A macro is a preprocessor directive that provides a mechanism for token replacement in your source code.
Macros are created by using the #define statement. Here is an example of a macro:
#define VERSION_STAMP "1.02"
The macro being defined in this example is commonly referred to as a symbol. The symbol VERSION_STAMP
is simply a physical representation of the string "1.02". When the preprocessor is invoked, every
occurrence of the VERSION_STAMP symbol is replaced with the literal string "1.02".
Here is another example of a macro:
#define CUBE(x) ((x) * (x) * (x))
The macro being defined here is named CUBE, and it takes one argument, x. The rest of the code on the line
represents the body of the CUBE macro. Thus, the simplistic macro CUBE(x) will represent the more complex
expression ((x) * (x) * (x)). When the preprocessor is invoked, every instance of the macro CUBE(x) in
your program is replaced with the code ((x) * (x) * (x)).
Macros can save you many keystrokes when you are coding your program. They can also make your program
much more readable and reliable, because you enter a macro in one place and use it in potentially several
places. There is no overhead associated with macros, because the code that the macro represents is expanded
in-place, and no jump in your program is invoked. Additionally, the arguments are not type-sensitive, so you
don't have to worry about what data type you are passing to the macro.
Note that there must be no white space between your macro name and the parentheses containing the
argument definition. Also, you should enclose the body of the macro in parentheses to avoid possible
ambiguity regarding the translation of the macro. For instance, the following example shows the CUBE macro
defined incorrectly:
#define CUBE (x) x * x * x
You also should be careful with what is passed to a macro. For instance, a very common mistake is to pass
an incremented variable to a macro, as in the following example:
#include <stdio.h>
#define CUBE(x) (x*x*x)
void main(void);
void main(void)
{
int x, y;
x = 5;
y = CUBE(++x);
printf("y is %d\n", y);
}
What will y be equal to? You might be surprised to find out that y is not equal to 125 (the cubed value of
5) and not equal to 336 (6 * 7 * 8), but rather is 512. This is because the variable x is incremented while being
passed as a parameter to the macro. Thus, the expanded CUBE macro in the preceding example actually appears
as follows:
y = ((++x) * (++x) * (++x));
Each time x is referenced, it is incremented, so you wind up with a very different result from what you had
intended. Because x is referenced three times and you are using a prefix increment operator, x is actually 8
when the code is expanded. Thus, you wind up with the cubed value of 8 rather than 5. This common mistake
is one you should take note of because tracking down such bugs in your software can be a very frustrating
experience. I personally have seen this mistake made by people with many years of C programming under
their belts. I recommend that you type the example program and see for yourself how surprising the resulting
value (512) is.
Macros can also utilize special operators such as the stringizing operator (#) and the concatenation operator
(##). The stringizing operator can be used to convert macro parameters to quoted strings, as in the following
example:
#define DEBUG_VALUE(v) printf(#v " is equal to %d.\n", v)

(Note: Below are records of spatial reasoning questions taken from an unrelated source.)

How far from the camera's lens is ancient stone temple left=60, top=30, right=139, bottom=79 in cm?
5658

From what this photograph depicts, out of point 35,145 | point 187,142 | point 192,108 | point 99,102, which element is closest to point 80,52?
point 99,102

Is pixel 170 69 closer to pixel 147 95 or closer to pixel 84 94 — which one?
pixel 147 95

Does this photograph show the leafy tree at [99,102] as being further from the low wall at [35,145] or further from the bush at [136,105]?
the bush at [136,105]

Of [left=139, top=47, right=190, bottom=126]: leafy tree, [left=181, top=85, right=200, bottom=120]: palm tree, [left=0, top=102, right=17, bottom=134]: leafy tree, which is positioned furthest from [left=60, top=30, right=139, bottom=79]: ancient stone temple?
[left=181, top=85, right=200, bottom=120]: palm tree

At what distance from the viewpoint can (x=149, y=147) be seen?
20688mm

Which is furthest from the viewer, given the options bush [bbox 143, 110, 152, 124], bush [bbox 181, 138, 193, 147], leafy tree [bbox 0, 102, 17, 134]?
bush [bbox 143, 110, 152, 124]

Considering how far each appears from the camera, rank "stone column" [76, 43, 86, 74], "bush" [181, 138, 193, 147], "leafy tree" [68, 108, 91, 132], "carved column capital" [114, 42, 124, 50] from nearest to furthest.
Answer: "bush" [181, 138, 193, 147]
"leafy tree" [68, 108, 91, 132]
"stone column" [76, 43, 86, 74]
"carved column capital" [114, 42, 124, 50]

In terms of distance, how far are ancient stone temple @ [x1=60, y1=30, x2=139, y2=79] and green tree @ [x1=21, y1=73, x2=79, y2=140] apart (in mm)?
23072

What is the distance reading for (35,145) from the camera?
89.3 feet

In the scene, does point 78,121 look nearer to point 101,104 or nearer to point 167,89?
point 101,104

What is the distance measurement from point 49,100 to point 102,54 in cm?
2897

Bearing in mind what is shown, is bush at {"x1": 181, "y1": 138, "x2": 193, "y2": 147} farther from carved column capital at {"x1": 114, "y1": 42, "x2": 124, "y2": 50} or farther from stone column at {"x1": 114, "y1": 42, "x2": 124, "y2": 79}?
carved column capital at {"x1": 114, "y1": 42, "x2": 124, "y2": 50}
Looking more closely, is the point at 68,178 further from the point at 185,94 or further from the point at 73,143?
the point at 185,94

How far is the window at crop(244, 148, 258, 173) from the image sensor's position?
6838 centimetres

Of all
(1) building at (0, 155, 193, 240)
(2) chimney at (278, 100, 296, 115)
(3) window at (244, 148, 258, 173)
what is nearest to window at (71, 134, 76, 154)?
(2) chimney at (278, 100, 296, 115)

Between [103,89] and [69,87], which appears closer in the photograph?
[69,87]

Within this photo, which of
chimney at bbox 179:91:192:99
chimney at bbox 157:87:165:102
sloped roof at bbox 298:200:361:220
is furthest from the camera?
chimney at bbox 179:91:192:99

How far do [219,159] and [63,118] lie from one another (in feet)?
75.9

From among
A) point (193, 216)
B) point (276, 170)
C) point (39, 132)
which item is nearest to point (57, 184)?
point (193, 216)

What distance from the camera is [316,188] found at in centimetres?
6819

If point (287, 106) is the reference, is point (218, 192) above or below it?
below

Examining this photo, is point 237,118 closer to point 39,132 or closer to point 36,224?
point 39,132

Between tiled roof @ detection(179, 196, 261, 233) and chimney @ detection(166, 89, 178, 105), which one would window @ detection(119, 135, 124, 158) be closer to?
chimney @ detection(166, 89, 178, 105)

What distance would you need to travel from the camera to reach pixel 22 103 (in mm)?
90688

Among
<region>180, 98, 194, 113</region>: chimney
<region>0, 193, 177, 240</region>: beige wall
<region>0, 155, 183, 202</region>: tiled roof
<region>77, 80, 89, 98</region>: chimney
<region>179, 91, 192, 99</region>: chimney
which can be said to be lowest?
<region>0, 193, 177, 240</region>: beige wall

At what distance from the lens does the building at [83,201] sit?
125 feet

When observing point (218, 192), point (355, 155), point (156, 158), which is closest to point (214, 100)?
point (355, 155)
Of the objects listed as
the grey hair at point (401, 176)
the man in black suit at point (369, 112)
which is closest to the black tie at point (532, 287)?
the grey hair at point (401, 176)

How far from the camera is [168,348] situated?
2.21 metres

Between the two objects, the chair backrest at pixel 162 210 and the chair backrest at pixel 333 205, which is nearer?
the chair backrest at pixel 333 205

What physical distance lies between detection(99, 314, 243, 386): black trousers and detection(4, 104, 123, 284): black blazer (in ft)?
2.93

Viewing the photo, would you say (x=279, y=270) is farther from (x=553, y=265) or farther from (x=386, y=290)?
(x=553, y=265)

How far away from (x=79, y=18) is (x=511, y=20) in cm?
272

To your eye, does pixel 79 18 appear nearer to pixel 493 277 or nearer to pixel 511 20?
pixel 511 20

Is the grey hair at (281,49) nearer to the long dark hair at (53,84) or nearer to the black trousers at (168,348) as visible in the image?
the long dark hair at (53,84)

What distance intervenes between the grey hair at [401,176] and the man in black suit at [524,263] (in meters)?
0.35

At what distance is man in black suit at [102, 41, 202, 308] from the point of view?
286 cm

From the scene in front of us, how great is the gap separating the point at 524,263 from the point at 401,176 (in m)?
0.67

In your program, you can check the value of a variable by invoking the DEBUG_VALUE macro:
...
int x = 20;
DEBUG_VALUE(x);
...
The preceding code prints "x is equal to 20." on-screen. This example shows that the stringizing operator
used with macros can be a very handy debugging tool.
The concatenation operator (##) is used to concatenate (combine) two separate strings into one single string.